==== Extract provided

And I accepted the challenge. Thanks mom, you rock!

Live Music and Long Distance Running Are Connected?

So now that my mom got me into the race, I’m looking forward to this experiment because this half-marathon will have live bands playing at each mile markers throughout the race.

I’ve never run a race with mini-concerts going on to motivate me and I’m looking forward to seeing what the scene will be like.

What Will Bubble Up In Our Minds During the Race?

How will this sensory-rich environment of live music at each mile marker impact everyone’s emotions and memories?

Will the course concerts trick my mind into not focusing on the physical pain and take me to a new level of psychological escape similar to what I experience when my mind forgets about the grind of life during a concert?

Will any artists be running this race to help building up their touring chops and cope with touring fatigue?

Will the combination of physical exertion and the emotional power of live music trigger emotions I didn’t know were buried down deep?

What I’ve Learned About Community Building

 

chicago rock n roll halfmarathon facebook

 

The last thing that has me jazzed about the race is the strong sense of community that has been growing ever since I posted on Facebook that I was running it.

So far the experience has felt a lot like concert buddies going on road trip to see their favorite band or heading to a summer music festival.

For example, within a few moments of my Facebook post family members and friends have commented on the thread I initially started. And I’ve even heard from friends who I haven’t spoken to in a while and they have expressed an interest to run this crazy race too.

It’s been awesome to see everyone come together in this micro-community to share training tips, encouraging each other and even plan time around the race to hangout and enjoy the festive surroundings in downtown Chicago.

This half-marathon experiment has reinforced the truth that if you’re trying to build a community for concert fans, running, writing or Walgreens employees,  you must start small with a committed group and then strive to create a sense of belonging with those people.

And then you must encourage and empower your community to freely share their experiences at every step along the way.

It’s A Marathon Not A Sprint

Probably the biggest lesson I’ve been reminded about is that fact that building a community is a marathon not a sprint.

========
==== Dataset

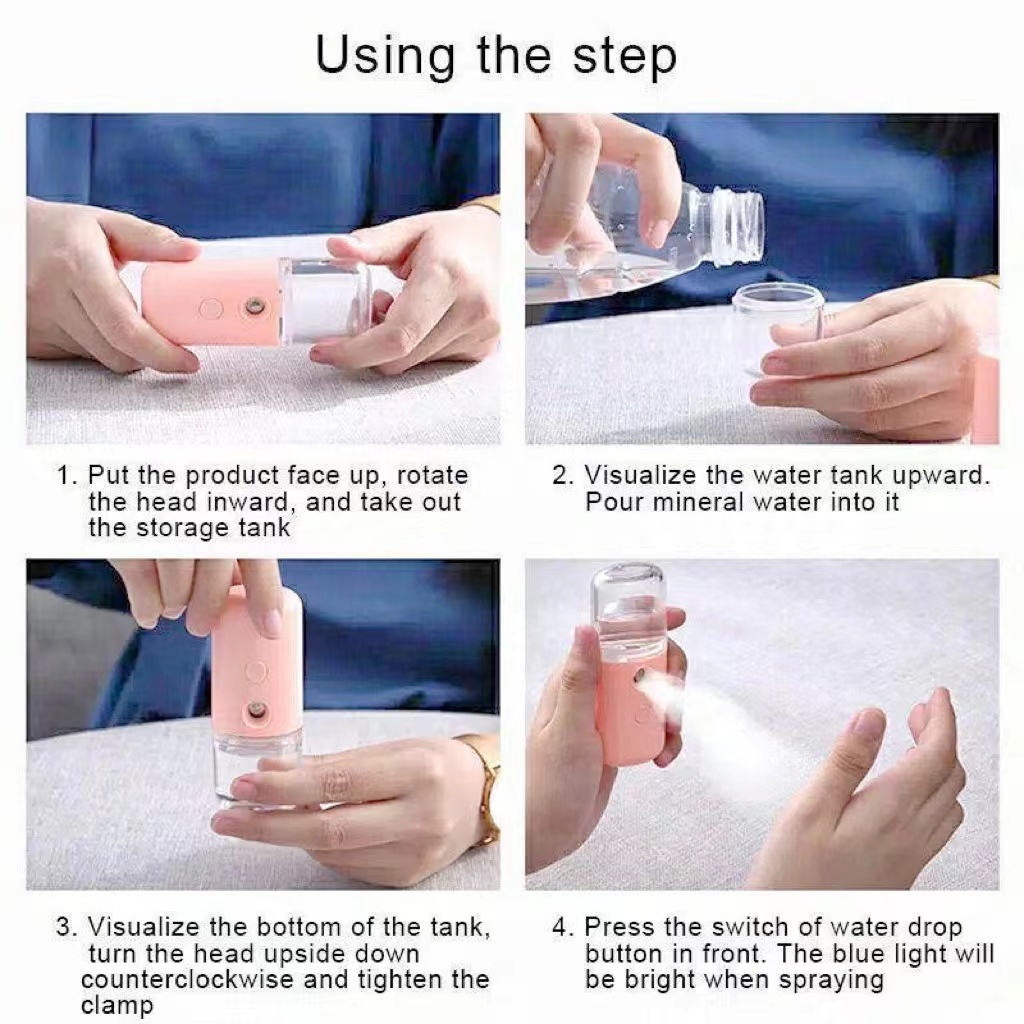 Using the step

1. Put the product face up, rotate the head inward, and take out the storage tank

2. Visualize the water tank upward. Pour mineral water into it

3. Visualize the bottom of the tank, turn the head upside down counterclockwise and tighten the clamp

4. Press the switch of water drop button in front. The blue light will be bright when spraying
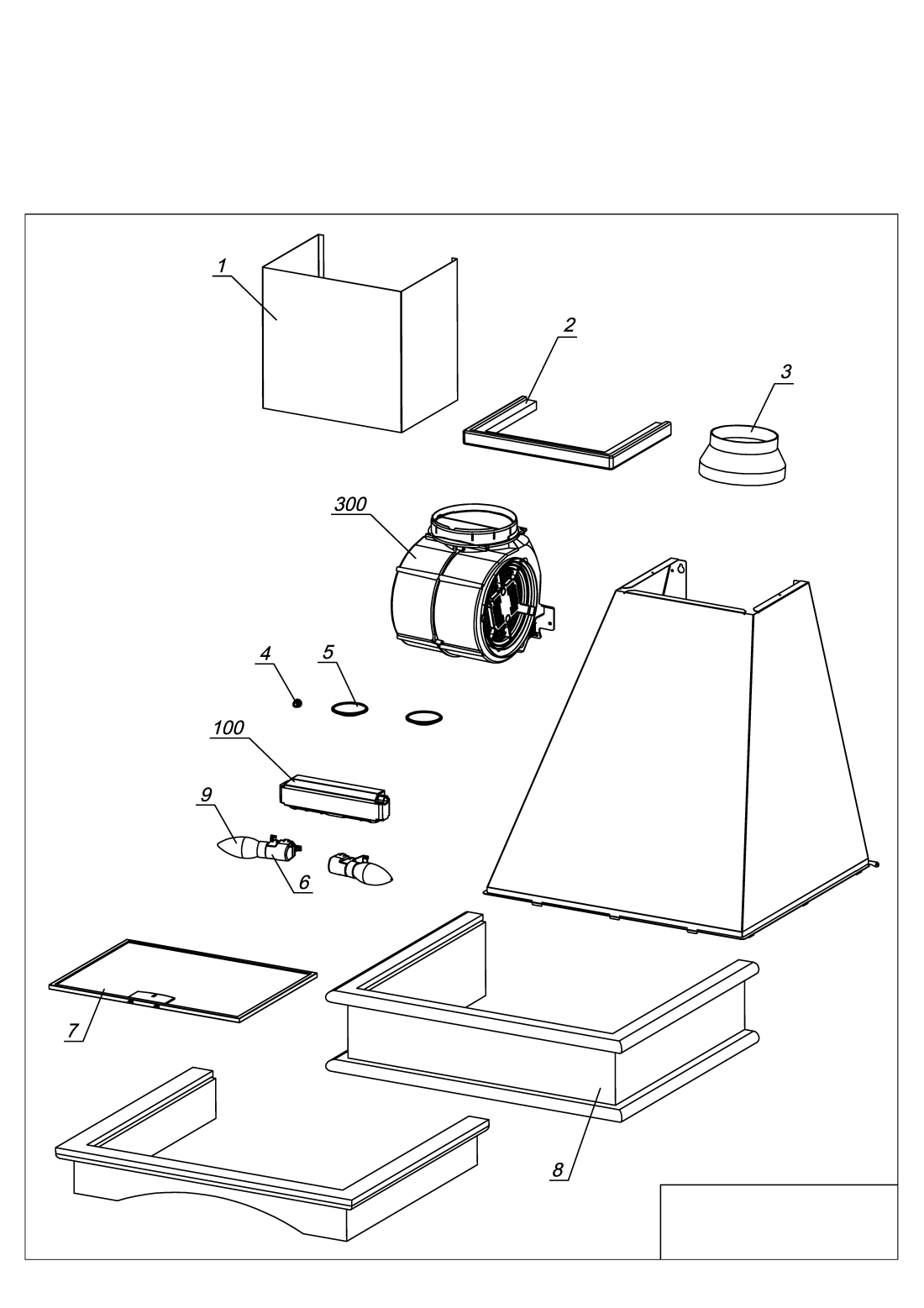 1
2
3
300
4
5
100
9
6
7
8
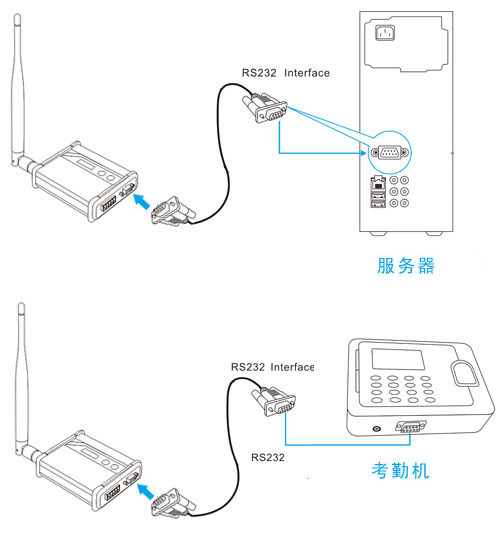 RS232 Interface

服务器

RS232 Interface

RS232

考勤机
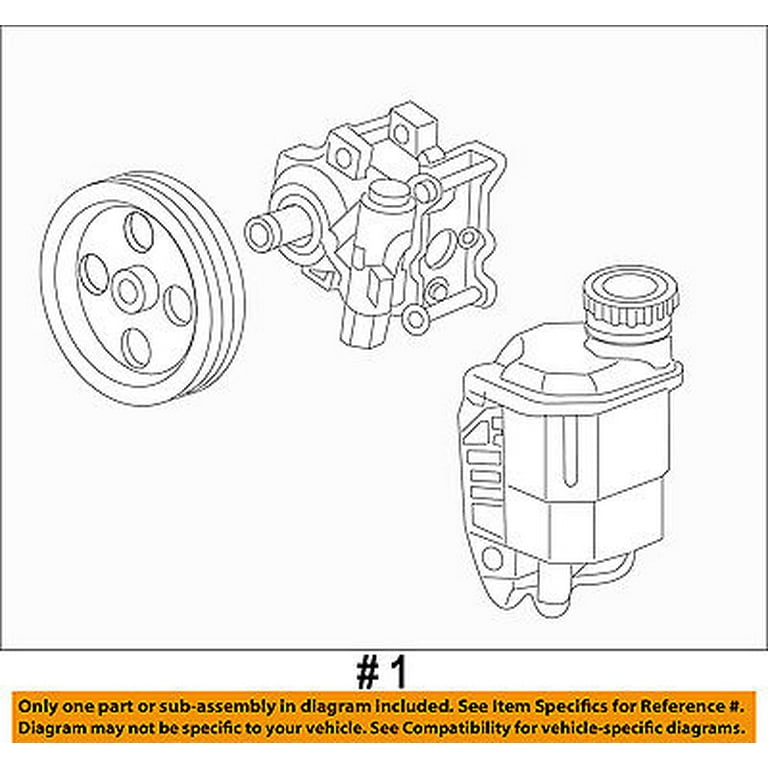 # 1

Only one part or sub-assembly in diagram included. See Item Specifics for Reference #.
Diagram may not be specific to your vehicle. See Compatibility for vehicle-specific diagrams.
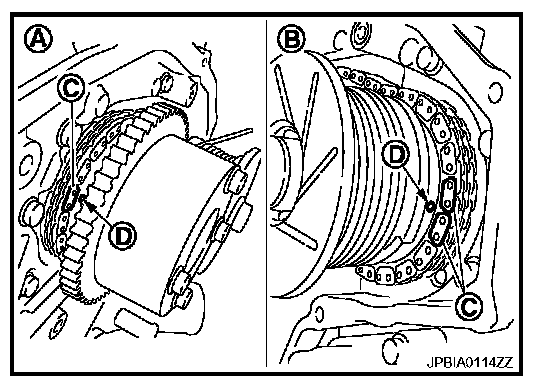 A
C
D
B
D
C
JPBIA0114ZZ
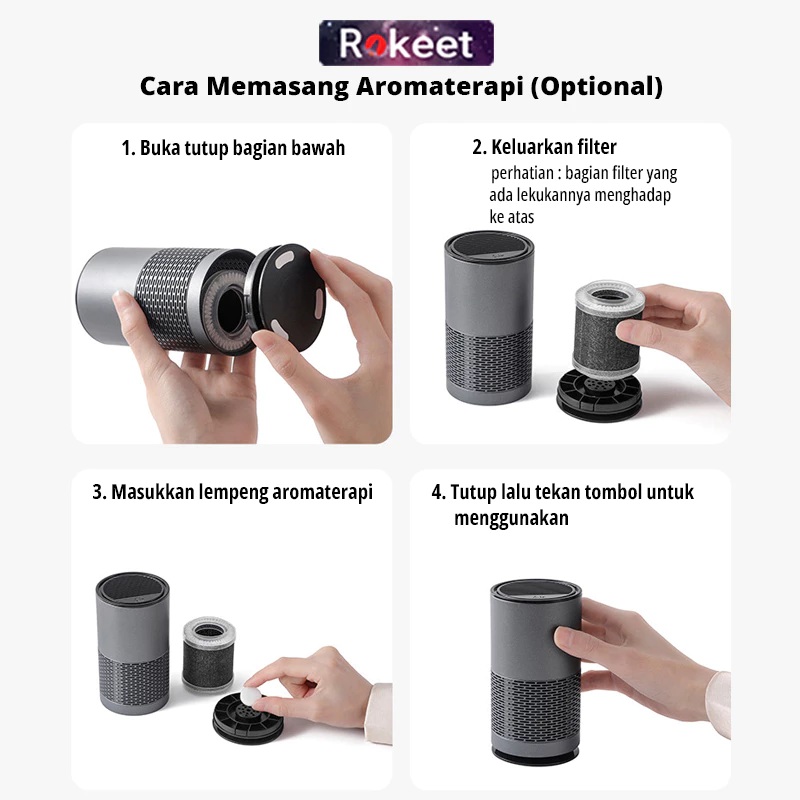 Rokeet

Cara Memasang Aromaterapi (Optional)

1. Buka tutup bagian bawah

2. Keluarkan filter

perhatian : bagian filter yang ada lekukannya menghadap ke atas

3. Masukkan lempeng aromaterapi

4. Tutup lalu tekan tombol untuk menggunakan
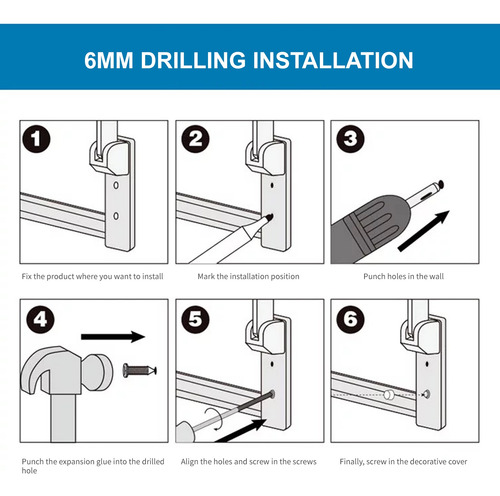 6MM DRILLING INSTALLATION

1

Fix the product where you want to install

2

Mark the installation position

3

Punch holes in the wall

4

Punch the expansion glue into the drilled hole

5

Align the holes and screw in the screws

6

Finally, screw in the decorative cover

========

Activity list:
**A.** Copy, word for word, everything in the half-marathon post from "The last thing" down to "was running it.".
**B.** In the half-marathon post, what will be playing at each mile marker during the race?
Answer from the text alone.

Exercise results:
**A.**
The last thing that has me jazzed about the race is the strong sense of community that has been growing ever since I posted on Facebook that I was running it.

**B.** Live bands.